The SEC is expected to rule on IEX's fate on March 21 unless the issues raised in comment letters are serious enough to cause a delay. IEX already made a last-minute concession by redesigning its router, which sends unfilled orders to other trading venues, so that it's subject to the same speed bump that applies to incoming orders. That may have helped improve its chances of approval.
But as Nasdaq's Greifeld has shown, approving IEX could open the floodgates for more companies that want to operate exchanges with speed bumps. Approving them would mean making an already complex market much more complicated, which is generally thought to be a bad idea considering the many technology problems that have made headlines in recent years.

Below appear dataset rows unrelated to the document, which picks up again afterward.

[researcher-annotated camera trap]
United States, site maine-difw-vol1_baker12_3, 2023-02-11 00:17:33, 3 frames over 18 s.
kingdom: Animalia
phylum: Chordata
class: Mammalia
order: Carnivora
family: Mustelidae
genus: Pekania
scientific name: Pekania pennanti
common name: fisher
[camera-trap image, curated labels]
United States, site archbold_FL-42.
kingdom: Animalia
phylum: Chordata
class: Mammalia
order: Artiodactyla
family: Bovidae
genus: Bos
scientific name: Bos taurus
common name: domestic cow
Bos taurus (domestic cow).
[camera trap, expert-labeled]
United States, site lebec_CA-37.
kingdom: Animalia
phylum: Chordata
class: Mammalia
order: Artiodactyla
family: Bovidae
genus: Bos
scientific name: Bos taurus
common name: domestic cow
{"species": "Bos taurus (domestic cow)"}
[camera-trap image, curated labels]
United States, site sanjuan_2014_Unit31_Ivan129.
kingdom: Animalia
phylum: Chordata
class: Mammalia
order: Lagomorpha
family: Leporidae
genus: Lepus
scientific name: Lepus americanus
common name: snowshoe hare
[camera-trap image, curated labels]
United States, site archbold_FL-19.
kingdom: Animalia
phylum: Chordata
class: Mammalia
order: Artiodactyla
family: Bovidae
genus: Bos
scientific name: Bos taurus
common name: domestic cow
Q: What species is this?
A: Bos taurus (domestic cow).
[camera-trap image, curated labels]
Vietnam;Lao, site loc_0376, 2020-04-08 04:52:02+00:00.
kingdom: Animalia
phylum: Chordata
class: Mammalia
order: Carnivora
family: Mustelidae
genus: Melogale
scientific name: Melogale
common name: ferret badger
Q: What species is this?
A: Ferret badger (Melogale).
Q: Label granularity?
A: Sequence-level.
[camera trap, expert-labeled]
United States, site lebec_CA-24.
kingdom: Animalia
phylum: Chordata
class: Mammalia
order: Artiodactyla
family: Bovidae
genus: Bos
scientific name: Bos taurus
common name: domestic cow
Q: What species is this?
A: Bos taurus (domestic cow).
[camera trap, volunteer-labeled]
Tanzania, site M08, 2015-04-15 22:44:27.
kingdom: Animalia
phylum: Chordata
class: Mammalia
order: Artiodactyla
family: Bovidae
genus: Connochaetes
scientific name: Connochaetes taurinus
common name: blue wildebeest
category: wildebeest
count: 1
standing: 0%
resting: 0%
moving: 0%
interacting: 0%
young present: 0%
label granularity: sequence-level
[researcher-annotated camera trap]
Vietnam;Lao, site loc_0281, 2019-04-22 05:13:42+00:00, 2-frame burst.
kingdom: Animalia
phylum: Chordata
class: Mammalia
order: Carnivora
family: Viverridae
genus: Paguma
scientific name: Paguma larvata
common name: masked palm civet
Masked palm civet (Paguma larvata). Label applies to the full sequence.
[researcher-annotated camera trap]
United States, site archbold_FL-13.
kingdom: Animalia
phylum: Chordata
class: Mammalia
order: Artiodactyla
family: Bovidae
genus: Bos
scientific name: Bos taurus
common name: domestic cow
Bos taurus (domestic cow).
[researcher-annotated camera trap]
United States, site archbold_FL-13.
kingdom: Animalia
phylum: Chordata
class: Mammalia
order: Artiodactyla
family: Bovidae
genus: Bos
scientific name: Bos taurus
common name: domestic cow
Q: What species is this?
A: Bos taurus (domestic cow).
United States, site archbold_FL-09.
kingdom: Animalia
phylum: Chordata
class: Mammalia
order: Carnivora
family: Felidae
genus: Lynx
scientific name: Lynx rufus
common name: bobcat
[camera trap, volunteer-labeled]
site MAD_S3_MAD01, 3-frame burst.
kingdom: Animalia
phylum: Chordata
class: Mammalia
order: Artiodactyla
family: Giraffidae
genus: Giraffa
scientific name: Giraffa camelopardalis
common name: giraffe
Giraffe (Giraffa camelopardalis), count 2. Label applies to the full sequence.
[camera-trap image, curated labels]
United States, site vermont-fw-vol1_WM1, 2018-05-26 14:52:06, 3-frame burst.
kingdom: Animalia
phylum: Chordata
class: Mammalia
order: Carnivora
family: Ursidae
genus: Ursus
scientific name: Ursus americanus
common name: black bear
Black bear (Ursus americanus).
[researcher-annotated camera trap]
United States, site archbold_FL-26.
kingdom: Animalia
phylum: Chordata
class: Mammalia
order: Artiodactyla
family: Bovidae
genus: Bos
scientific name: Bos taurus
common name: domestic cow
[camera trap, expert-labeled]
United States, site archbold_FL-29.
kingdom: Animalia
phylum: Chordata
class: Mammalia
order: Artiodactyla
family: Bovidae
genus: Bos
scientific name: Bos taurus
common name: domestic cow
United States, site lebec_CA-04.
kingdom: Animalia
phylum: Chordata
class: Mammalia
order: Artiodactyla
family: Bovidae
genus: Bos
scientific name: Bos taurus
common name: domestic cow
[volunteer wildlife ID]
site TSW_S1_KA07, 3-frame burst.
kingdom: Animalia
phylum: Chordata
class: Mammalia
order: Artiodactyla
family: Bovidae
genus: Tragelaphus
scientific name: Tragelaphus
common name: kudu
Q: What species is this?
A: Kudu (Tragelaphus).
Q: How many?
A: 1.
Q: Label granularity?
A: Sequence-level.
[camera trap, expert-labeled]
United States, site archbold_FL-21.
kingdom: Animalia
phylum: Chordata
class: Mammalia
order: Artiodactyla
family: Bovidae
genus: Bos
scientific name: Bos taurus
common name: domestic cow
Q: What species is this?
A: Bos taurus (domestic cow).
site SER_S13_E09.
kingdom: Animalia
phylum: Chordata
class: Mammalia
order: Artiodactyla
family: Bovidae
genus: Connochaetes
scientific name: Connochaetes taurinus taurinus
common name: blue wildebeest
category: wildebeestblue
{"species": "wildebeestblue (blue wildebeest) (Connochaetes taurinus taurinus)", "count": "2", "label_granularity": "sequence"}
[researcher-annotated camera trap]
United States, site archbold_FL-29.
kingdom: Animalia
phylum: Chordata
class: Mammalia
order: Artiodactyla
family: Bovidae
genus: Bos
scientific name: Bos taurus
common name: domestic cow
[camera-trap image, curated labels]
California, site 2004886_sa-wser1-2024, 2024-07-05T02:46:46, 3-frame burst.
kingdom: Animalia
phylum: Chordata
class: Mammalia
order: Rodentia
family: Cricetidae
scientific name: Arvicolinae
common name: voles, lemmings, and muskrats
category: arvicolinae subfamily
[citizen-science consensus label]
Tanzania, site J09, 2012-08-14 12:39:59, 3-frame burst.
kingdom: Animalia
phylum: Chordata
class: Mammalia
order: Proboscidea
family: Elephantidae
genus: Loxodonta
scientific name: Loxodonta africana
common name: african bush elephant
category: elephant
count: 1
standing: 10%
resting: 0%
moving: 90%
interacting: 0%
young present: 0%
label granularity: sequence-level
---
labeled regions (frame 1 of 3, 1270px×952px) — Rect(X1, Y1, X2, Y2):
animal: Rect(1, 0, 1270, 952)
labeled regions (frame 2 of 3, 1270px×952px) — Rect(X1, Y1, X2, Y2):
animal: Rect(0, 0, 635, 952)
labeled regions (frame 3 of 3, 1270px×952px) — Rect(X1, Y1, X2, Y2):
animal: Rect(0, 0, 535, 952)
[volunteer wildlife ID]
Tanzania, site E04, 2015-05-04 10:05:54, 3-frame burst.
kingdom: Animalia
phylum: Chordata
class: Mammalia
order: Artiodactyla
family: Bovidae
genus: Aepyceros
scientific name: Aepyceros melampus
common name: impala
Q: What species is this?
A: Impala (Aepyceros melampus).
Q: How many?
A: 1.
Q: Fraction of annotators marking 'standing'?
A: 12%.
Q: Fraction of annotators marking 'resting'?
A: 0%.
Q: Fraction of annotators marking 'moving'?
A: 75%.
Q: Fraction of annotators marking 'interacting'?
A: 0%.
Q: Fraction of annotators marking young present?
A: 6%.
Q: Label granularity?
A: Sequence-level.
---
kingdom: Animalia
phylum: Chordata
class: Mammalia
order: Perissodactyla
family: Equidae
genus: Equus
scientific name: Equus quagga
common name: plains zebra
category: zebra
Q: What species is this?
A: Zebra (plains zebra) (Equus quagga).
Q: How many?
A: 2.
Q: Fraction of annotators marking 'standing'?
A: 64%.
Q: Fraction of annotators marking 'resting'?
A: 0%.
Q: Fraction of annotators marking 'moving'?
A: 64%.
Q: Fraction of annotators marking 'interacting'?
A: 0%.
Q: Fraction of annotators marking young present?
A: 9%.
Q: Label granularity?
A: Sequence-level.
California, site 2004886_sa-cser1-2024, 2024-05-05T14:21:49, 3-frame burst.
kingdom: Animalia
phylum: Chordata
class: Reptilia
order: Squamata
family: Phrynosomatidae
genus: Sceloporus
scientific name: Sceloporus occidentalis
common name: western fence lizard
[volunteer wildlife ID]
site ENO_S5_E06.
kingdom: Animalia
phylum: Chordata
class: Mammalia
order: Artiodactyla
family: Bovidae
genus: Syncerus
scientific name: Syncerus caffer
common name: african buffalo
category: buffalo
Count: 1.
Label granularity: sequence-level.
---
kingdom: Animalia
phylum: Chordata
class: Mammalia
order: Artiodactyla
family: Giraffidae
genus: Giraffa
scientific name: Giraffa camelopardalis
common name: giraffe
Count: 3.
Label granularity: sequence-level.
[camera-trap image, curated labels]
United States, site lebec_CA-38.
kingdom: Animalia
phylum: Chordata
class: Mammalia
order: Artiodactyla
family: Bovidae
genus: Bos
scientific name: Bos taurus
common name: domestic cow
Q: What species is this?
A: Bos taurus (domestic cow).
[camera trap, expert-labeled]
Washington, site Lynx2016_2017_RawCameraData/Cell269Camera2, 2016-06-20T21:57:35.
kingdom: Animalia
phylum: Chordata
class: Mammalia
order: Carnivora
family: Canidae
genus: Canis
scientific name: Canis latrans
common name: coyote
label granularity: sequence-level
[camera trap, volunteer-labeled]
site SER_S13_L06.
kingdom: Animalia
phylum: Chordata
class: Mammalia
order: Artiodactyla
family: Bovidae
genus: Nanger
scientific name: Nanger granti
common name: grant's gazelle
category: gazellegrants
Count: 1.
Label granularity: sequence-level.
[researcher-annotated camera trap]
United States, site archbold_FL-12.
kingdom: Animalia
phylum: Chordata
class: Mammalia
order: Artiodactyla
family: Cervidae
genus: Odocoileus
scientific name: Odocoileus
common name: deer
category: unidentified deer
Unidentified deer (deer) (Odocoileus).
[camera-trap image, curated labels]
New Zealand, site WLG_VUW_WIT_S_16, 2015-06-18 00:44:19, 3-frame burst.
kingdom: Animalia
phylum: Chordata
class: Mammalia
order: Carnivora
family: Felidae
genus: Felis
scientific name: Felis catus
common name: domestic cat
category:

Ultimately, the worries about the convoluted structure of the stock market go beyond whether IEX receives approval to become an exchange. What's needed is a top-down review of Reg NMS, the complex set of rules that had the good intention of opening stock trading to competition but ended up creating a 50-headed beast. Yet, as SEC Chair Mary Jo White pointed out on Wednesday, this is an election year and sweeping changes to rules simply are not gonna happen.
This column does not necessarily reflect the opinion of Bloomberg LP and its owners.